Understanding Large Language Models

Sep 16, 2024

Building Large Language Models (LLMs)

Overview

  • LLMs: Large Language Models are AI models like ChatGPT, Claude, and Gemini.
  • The lecture covers:
    • Key components in training LLMs.
    • Pre-training and post-training paradigms.
    • Basic understanding of language modeling.

Key Components for Training LLMs

  1. Architecture: Neural networks, particularly Transformers, are used.
  2. Training Loss and Algorithm: Essential for model training.
  3. Data: The quality and quantity of data used for training.
  4. Evaluation: Metrics to assess model performance.
  5. System Components: Efficiently running models on modern hardware.

Pre-training vs.
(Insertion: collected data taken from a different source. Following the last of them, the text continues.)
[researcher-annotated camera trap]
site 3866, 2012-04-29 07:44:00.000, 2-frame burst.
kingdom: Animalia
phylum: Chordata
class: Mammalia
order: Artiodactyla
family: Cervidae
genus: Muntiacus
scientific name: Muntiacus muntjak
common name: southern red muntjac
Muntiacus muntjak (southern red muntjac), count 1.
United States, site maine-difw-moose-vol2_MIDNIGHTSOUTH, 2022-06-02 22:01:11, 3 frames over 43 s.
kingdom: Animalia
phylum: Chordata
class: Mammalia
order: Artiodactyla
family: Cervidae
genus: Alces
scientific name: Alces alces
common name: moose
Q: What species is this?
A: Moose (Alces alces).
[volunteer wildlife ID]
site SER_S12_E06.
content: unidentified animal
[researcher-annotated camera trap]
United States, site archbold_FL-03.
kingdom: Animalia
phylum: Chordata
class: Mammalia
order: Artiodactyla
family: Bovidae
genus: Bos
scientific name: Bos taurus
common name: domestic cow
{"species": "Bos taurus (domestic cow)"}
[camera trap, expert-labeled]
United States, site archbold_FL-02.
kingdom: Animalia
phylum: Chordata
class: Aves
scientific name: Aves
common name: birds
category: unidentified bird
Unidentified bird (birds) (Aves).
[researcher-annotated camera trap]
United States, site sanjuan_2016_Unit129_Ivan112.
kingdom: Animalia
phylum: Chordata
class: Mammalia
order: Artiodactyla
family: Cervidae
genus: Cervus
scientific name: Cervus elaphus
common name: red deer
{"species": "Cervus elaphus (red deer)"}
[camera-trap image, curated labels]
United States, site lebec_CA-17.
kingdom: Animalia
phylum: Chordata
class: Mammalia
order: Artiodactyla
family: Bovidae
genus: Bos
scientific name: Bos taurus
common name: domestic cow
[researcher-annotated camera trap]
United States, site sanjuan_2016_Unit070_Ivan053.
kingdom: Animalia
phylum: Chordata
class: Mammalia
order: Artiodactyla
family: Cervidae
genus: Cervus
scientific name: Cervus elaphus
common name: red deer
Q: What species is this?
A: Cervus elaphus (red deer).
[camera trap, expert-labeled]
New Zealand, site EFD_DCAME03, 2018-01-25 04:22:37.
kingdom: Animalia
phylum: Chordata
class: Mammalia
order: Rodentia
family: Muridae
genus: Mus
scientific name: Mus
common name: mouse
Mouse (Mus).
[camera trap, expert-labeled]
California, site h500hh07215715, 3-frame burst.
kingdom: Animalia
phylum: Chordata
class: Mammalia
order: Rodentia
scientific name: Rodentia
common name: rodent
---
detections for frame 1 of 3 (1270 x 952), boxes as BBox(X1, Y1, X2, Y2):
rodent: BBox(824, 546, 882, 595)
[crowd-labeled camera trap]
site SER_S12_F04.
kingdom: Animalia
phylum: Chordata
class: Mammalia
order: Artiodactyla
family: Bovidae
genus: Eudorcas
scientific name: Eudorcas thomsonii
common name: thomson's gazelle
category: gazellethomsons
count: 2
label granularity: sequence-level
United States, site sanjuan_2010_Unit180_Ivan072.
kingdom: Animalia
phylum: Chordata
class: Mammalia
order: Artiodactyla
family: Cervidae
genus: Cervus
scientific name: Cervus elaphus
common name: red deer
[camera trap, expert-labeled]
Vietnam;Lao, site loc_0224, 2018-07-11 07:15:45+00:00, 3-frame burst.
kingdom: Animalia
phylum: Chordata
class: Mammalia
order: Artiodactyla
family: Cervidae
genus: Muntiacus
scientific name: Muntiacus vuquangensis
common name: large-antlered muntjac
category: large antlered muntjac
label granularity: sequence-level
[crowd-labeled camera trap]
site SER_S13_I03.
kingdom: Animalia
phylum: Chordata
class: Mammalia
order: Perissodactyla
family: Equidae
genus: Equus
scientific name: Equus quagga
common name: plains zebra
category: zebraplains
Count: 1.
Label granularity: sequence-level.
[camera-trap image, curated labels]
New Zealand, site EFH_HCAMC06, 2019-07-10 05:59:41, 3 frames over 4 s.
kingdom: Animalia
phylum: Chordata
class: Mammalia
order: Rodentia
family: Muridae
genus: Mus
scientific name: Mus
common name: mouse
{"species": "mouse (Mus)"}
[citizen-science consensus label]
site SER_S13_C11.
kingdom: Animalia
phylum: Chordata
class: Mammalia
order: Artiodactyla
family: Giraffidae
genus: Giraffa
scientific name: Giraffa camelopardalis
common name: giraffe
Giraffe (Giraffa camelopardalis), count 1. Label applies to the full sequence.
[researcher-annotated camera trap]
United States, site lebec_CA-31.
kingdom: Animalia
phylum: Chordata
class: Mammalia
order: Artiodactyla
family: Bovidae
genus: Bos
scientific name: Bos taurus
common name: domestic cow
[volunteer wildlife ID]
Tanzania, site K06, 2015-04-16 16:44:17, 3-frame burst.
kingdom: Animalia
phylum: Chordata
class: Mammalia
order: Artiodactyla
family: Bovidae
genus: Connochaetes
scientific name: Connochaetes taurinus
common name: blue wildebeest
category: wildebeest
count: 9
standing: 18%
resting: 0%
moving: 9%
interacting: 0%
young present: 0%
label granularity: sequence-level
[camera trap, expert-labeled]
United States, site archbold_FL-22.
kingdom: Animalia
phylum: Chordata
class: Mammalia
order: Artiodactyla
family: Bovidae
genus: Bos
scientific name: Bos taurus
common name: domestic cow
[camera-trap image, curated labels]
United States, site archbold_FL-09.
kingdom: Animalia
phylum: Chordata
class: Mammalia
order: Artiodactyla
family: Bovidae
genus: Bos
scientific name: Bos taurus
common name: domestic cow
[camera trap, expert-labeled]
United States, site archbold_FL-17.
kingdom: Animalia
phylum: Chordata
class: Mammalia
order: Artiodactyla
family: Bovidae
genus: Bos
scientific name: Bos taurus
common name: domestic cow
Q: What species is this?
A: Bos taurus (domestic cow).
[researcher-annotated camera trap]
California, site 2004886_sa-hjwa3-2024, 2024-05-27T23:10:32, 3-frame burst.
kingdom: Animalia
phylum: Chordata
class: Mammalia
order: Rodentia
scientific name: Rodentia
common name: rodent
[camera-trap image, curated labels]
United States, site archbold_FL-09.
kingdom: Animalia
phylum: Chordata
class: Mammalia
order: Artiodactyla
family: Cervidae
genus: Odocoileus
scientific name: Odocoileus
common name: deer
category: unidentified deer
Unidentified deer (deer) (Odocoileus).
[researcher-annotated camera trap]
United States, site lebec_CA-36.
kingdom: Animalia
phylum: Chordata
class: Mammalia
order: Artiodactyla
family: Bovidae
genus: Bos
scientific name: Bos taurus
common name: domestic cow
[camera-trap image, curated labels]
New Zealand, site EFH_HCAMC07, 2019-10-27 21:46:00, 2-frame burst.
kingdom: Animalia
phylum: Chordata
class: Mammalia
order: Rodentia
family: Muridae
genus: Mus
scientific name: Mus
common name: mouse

Post-training

  • Pre-training: General language modeling to understand internet text.
  • Post-training: Adapting LLMs to specific tasks, such as AI assistants (e.g., ChatGPT).

Language Modeling Basics

  • Language models estimate the probability distribution over sequences of tokens (words).
  • Generative Models: They can generate new sentences based on learned distributions.
  • Auto-regressive Language Models: Predict the next word based on previous context.
    • Uses chain rule of probability for sequential predictions.

Tokenization

  • Tokenizers convert text into manageable pieces (tokens) for LLMs.
    • Tokens can be words, subwords, or characters.
    • Important for handling typos and different languages.
    • Byte Pair Encoding: A common algorithm for tokenization that merges frequent pairs of tokens.

Evaluation of LLMs

  • Perplexity is a standard metric to evaluate LLM performance.
  • Evaluation challenges include:
    • Different evaluation methodologies can yield inconsistent results.
    • Chain test contamination: testing on data not seen during training.
  • Benchmarking: Common NLP benchmarks used for evaluation (e.g., MLU, Helm).

Data Collection for LLMs

  • Data is collected by crawling the internet (~250 billion pages).
  • Steps in data processing include:
    • Text extraction from HTML.
    • Filtering undesirable content (toxic data, PII).
    • Deduplication of repeated content.
    • Heuristic filtering for low-quality documents.

Scaling and Optimization

  • Scaling Laws: More data and larger models generally lead to better performance.
  • Computational efficiency is critical due to the size of data and models.
    • Low Precision Training: Using 16 bits instead of 32 bits to speed up processing.
    • Operator Fusion: Reduces communication overhead between GPU memory and computation.

Post-training Techniques

  1. Supervised Fine-tuning (SFT): Fine-tuning on specific human-generated examples.
  2. Reinforcement Learning from Human Feedback (RLHF): Aligning model behavior with human preferences.
    • Collects human preferences on model outputs.
  3. DPO (Direct Preference Optimization): A simpler alternative to RLHF that maximizes the likelihood of preferred outcomes.

Challenges in Post-training

  • Difficulties in generating ideal answers and dealing with human biases in labeling data.

Future Directions and Considerations

  • The lecture emphasizes the importance of systems, data, and effective architecture in building scalable LLMs.
  • It also touches upon various complexities and ethical considerations in deploying LLMs.

Recommended Courses

  • CS224N: Historical context of LLMs.
  • CS324: In-depth exploration of LLMs.
  • CS336: Hands-on experience building LLMs.